Father William Marrevee, s.c.j.

24th Sunday Ordinary Time Year A

Leave it to Peter to ask the most honest but also the most difficult questions: How often should I forgive a brother or sister who has deeply hurt me, offended me? Is seven times enough? Really, quite generous on the part of Peter.

The answer of Jesus: Yes, Peter, you sound very generous. But since you ask me, what you really must do is multiply your generosity until you lose count. For as long as you count, you have not really forgiven. All you are doing is biding your time.

Forgiving someone who has hurt us is very difficult; holding grudges, harbouring feelings of resentment and anger is so much more natural. How do we react to those who hurt us? In the circle of Jesus – and that is the circle we belong to, when you hear Paul in the second reading – what is called for is forgiveness. That has nothing to do with ignoring the wrong that has been done, the wound that has been inflicted. “Oh, I don’t let it bother me” is not the answer. The wound, the injury must be fully recognized.

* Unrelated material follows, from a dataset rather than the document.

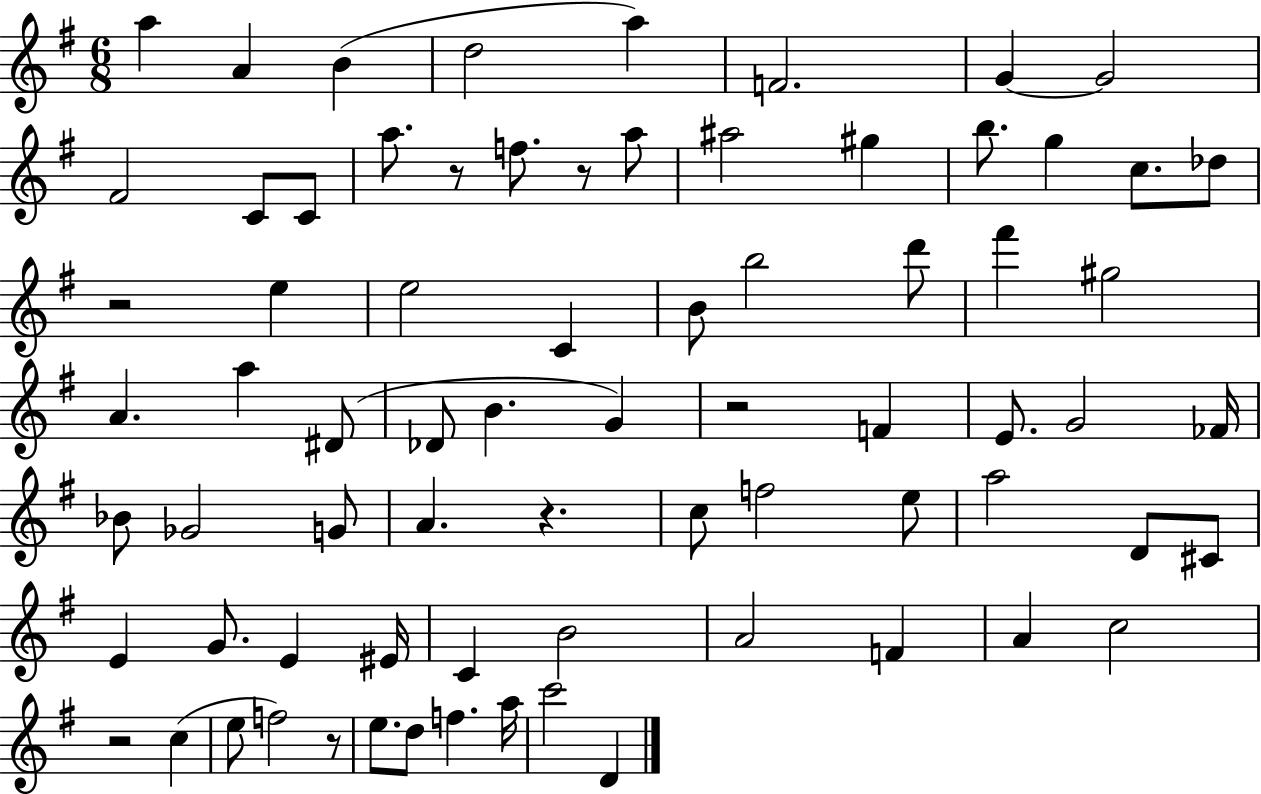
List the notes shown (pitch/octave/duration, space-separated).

A5/q A4/q B4/q D5/h A5/q F4/h. G4/q G4/h F#4/h C4/e C4/e A5/e. R/e F5/e. R/e A5/e A#5/h G#5/q B5/e. G5/q C5/e. Db5/e R/h E5/q E5/h C4/q B4/e B5/h D6/e F#6/q G#5/h A4/q. A5/q D#4/e Db4/e B4/q. G4/q R/h F4/q E4/e. G4/h FES4/s Bb4/e Gb4/h G4/e A4/q. R/q. C5/e F5/h E5/e A5/h D4/e C#4/e E4/q G4/e. E4/q EIS4/s C4/q B4/h A4/h F4/q A4/q C5/h R/h C5/q E5/e F5/h R/e E5/e. D5/e F5/q. A5/s C6/h D4/q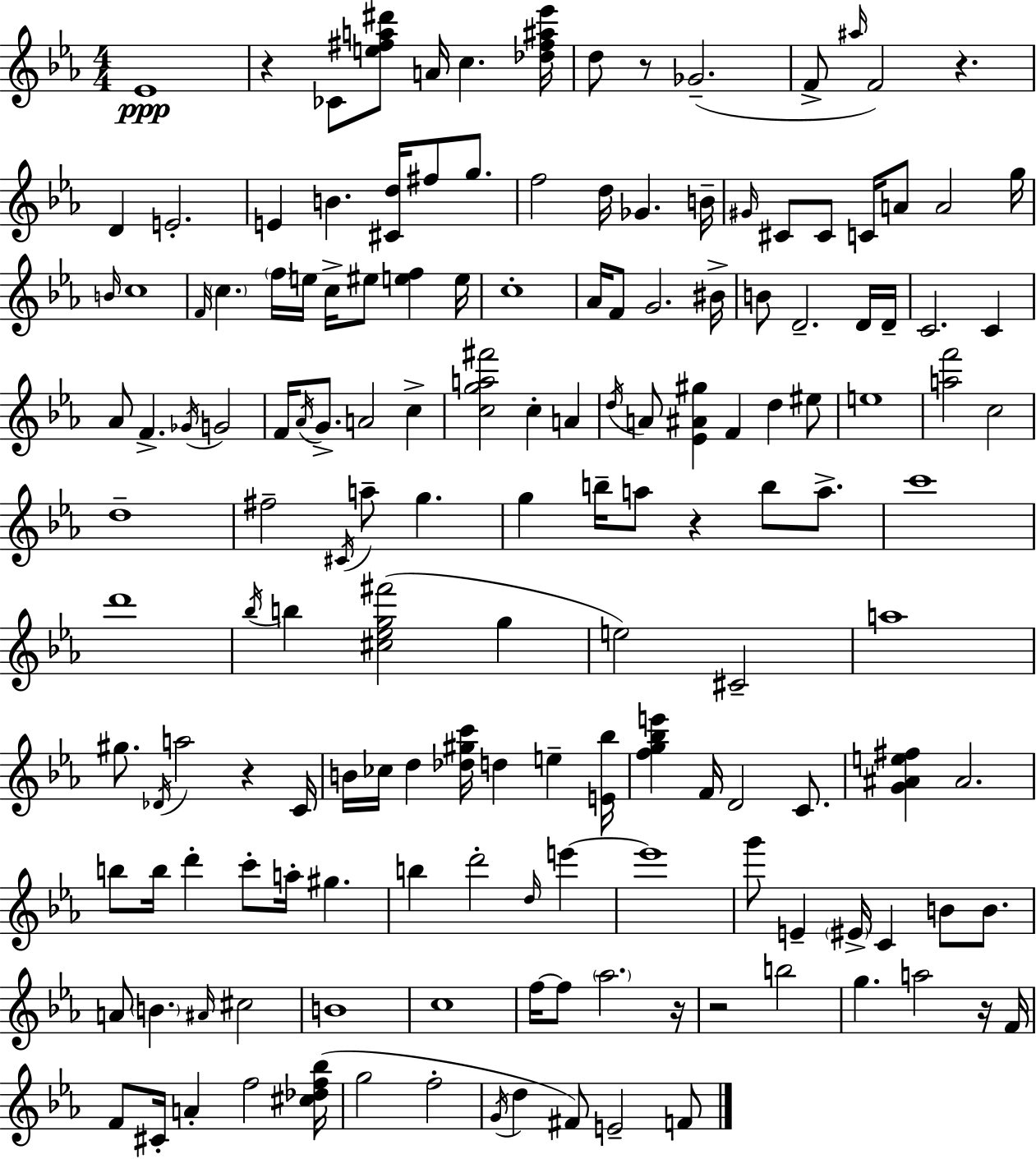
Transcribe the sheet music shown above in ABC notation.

In the circle of Jesus, in the new world that the dead and risen Jesus has ushered in, sulking over it, seeking ways to retaliate or letting the other pay the price is not accepted. Why? We have to recognize that both the guilty party and the offended party threaten to become prisoners of the wrong done. The guilty party becomes the prisoner of the wrong done, when that person is forever defined by the wrong he or she has done. Mention that person’s name and the reaction is “that is the one who did this or that”. But the offended party may also become imprisoned by the wrong done, when he or she carries the burden of anger and revenge. The wrong done imprisons both.

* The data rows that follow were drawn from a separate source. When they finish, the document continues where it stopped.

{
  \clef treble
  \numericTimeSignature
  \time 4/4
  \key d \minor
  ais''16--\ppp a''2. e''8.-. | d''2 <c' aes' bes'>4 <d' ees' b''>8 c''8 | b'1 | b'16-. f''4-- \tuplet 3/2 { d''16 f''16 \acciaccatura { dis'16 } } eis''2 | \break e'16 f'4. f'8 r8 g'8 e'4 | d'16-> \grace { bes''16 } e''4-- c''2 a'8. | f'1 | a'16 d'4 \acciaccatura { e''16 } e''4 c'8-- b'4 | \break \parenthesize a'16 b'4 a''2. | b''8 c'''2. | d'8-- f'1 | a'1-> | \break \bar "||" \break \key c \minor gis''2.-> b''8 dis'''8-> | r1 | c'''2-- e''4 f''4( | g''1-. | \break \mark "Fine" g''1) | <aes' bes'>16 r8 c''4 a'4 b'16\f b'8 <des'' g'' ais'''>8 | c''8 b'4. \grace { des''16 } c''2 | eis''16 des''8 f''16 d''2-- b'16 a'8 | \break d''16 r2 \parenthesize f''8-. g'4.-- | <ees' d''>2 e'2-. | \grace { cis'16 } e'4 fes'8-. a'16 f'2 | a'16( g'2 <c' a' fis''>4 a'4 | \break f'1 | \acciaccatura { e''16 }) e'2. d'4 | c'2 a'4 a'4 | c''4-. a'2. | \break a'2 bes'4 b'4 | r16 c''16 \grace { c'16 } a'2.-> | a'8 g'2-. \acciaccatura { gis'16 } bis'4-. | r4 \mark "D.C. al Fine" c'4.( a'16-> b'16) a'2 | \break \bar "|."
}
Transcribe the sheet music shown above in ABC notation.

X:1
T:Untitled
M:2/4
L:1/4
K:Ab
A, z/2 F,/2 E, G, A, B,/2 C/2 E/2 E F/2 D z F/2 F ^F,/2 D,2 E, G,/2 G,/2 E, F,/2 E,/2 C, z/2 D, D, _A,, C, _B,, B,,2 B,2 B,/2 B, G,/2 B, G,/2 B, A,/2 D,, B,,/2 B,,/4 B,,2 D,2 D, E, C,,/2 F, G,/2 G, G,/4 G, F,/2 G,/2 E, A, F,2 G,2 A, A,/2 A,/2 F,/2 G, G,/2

The issue is that both the offender and the offended one stand in need of liberation, both need to be set free from the wrong that has been done. Only forgiveness can do this. It operates from the assumption that both are greater than the wrong done and experienced, however difficult it may be to have that “being greater” break through. Nevertheless, based on that assumption Jesus calls us to forgiveness. On what grounds? The Gospel story suggests two:

  • out of fear; to avoid the anger of God in the end;
  • out of knowing ourselves forgiven and graced by God. A sort of reflex: if we are the sons and daughters of God, how can we not forgive and be compassionate?
The latter notion is strengthened by the refrain to the psalm: The Lord is kind and merciful; slow to anger and rich in compassion. If that is true of God, and if we are God’s cherished people, can we be any less compassionate? It is part of that new world that Jesus ushered in and that we belong to based on our faith in Jesus. Is the difficulty we have to forgive the result that much of the old world, much stuff of the old Adam, is still part of us? So we continue to pray that the stuff of the New Adam, Jesus Christ, may increasingly become the world to which we belong and out of which we act.